Copy out all of the material below, line by line, leaving out the pictures. In the answers only, rescale every number, such as distances and coordinates, by multiplying it by 2.3 and rounding to the same number of decimal places it had, with halves rounded up.

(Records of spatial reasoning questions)
--- BEGIN ---

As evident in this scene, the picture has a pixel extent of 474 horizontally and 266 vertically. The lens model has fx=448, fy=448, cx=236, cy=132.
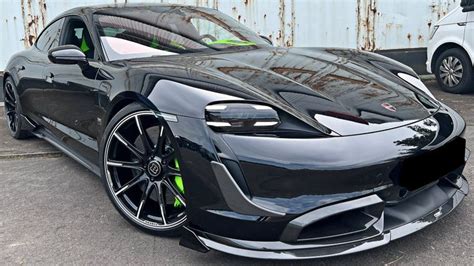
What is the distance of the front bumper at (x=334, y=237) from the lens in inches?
77.2

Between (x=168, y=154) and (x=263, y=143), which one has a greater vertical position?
(x=263, y=143)

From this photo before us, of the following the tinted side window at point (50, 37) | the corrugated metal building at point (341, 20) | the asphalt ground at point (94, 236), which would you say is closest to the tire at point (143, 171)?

--- END ---

**REPLY TO THE EXERCISE:**
As evident in this scene, the picture has a pixel extent of 474 horizontally and 266 vertically. The lens model has fx=448, fy=448, cx=236, cy=132.
What is the distance of the front bumper at (x=334, y=237) from the lens in inches?
177.6

Between (x=168, y=154) and (x=263, y=143), which one has a greater vertical position?
(x=605, y=329)

From this photo before us, of the following the tinted side window at point (50, 37) | the corrugated metal building at point (341, 20) | the asphalt ground at point (94, 236), which would you say is closest to the tire at point (143, 171)?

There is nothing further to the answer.